Jamal Forrest rewriting ending to his time at WKU

Senior defensive back Jamal Forrest stretches in Smith Stadium at the end of practice on Wednesday.

Lucas Aulbach

Senior defensive back Jamal Forrest has had an up-and-down three years on the Hill.

He was WKU’s starting cornerback for most of his freshman year, recording 32 tackles in 2009 and picking off a pass against Tennessee in his first college game.

While his first year seemed promising, he fell into a slump after his first season and lost his starting job. His playing time and role on the team were severely diminished over the course of the past two years.

It looks like that’s all about to change in his senior season.

Head Coach Willie Taggart has praised his effort this spring and said Forrest is “the Jamal of the old.”

“He’s back to feeling like he can play and being the man, and he’s making plays every single day, and that’s what’s good to see,” Taggart said on Wednesday.

Forrest, a Miami native, said “development problems” have kept him off the field for the most part during the last two seasons.

He said being one season away from the end of his college football career has motivated him to step up during practice.

“It’s my senior year, so I’m trying to leave it on the field,” he said. “I don’t want any regrets, and I don’t want to look back and say, ‘I didn’t leave it all on the field.’”

Forrest was an afterthought last season on a secondary that was rated as one of the best in the Sun Belt. He saw action in just three games in WKU’s first winning season since 2007.

Taggart said a discouraged Forrest came to him at one point for advice on getting back into the team’s defensive rotation.

“He came up and said, ‘Coach, what do I have to do to get my job back?’ ‘Same thing that guy did to take your job,’” he said.

That conversation helped turn Forrest’s career at WKU around. He’s been a playmaker for the Toppers during their first 10 spring practices.

The starting job at cornerback is competitive this season. There are currently 12 defensive backs on WKU’s roster, and a few more junior college recruits are expected to join the team by fall.

Forrest said competition at practice has motivated not just him, but everyone on the squad.

“There’s competition every day,” he said. “It’s constantly competitive — every day, every play. There’s just competition everywhere. It’s a competition drinking water.”

Taggart said right now, the starting job is Forrest’s to lose.

“He came out with the mindset, ‘I’m going to have the best spring I can have, and I’m going to take somebody’s job,’ and right now he’s done that,”  Taggart said. “We’re feeling good about what he’s doing.”

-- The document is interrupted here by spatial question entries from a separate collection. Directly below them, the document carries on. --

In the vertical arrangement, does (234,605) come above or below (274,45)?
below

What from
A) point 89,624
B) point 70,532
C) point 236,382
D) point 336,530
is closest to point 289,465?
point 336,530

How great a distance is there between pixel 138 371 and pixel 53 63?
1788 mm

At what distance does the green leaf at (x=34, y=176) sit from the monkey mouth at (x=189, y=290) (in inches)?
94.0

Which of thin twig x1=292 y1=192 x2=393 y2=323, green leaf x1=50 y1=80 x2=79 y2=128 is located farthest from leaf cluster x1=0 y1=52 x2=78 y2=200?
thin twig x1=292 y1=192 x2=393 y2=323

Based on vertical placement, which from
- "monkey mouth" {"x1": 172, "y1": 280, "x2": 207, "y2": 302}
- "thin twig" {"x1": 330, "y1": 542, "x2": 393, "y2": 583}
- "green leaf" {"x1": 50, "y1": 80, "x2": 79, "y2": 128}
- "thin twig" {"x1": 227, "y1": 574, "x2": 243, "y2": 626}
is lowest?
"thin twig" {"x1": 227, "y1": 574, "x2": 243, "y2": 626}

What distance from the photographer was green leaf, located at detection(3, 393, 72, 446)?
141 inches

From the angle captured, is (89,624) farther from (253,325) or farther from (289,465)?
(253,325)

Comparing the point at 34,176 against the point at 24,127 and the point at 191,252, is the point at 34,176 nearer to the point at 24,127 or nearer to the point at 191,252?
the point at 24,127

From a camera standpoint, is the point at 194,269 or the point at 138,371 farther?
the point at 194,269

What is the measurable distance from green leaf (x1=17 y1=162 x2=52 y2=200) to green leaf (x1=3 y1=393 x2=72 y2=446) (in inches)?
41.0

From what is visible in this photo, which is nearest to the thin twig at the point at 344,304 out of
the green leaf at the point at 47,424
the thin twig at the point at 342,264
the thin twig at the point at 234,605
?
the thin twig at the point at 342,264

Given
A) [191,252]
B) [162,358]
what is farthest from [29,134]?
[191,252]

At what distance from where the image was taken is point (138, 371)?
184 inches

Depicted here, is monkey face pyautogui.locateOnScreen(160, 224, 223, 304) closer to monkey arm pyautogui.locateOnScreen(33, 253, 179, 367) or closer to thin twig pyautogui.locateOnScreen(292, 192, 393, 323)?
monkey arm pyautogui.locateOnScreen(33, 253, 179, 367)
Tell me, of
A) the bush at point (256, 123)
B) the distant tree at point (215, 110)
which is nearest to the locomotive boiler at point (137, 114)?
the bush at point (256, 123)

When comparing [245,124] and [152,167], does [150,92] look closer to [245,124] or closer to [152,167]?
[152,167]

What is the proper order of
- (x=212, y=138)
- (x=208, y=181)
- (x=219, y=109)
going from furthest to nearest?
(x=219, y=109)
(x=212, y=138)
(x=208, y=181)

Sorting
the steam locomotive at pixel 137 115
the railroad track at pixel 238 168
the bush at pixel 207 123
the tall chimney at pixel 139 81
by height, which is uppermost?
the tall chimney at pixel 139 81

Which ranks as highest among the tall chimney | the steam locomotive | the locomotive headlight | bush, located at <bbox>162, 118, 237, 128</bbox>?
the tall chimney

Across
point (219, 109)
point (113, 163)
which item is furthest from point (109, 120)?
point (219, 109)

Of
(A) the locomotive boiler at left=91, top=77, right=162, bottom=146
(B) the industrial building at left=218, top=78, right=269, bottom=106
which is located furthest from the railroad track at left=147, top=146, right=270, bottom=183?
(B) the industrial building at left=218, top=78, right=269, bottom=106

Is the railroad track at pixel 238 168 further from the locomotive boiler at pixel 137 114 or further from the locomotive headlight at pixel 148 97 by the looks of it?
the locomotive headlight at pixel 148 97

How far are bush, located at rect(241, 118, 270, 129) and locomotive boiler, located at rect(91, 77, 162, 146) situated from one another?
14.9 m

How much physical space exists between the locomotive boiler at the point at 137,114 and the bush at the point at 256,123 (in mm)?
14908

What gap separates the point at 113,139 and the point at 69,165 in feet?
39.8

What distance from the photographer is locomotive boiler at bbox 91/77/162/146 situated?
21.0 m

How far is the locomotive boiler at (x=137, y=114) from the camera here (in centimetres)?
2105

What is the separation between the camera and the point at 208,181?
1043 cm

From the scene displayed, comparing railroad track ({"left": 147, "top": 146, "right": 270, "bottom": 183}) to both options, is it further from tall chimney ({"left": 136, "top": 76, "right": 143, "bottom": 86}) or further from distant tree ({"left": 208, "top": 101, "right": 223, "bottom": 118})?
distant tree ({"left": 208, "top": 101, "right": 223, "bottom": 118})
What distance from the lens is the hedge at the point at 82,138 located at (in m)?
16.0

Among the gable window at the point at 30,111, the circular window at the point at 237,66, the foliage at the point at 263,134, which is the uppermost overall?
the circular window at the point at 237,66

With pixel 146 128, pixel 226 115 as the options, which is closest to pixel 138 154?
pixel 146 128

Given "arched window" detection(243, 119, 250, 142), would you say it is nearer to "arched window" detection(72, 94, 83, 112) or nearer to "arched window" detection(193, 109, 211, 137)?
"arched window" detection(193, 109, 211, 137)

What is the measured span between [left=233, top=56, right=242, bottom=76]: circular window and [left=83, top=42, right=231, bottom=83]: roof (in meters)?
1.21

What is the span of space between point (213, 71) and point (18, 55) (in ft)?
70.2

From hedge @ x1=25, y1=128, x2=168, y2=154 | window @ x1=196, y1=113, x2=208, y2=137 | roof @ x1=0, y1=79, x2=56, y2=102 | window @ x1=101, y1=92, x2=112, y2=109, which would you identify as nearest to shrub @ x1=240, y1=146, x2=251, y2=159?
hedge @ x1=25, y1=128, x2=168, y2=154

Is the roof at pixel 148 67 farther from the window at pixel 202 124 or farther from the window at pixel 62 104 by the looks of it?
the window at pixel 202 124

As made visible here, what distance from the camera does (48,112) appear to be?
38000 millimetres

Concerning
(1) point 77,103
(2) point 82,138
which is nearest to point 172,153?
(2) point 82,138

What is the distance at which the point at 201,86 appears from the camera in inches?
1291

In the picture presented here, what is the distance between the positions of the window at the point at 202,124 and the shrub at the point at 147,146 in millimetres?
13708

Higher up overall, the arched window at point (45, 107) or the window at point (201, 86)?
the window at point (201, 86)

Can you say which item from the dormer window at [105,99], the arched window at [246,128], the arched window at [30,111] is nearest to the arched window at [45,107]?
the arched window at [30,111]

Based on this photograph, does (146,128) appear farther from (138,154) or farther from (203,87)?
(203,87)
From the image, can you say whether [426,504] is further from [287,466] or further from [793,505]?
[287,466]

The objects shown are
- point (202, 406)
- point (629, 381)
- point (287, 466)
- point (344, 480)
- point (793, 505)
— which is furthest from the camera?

Forrest said the energy at spring practice has been helped by how WKU ended its 2011 season, winning seven of its last eight but being denied a bowl berth. Forrest said this is the most motivated he’s ever seen the Toppers at spring practice.

“We’ve got more energy,” he said. “You can feel the energy in practice. It’s just looking way better.”

Taggart said Forrest is a great example of how anyone can become a playmaker for WKU, no matter where they sit on the depth chart.

“Every single day he’s making plays,” Taggart said. “Every single day he’s coming out ready to practice, and when guys do that, they make things happen.”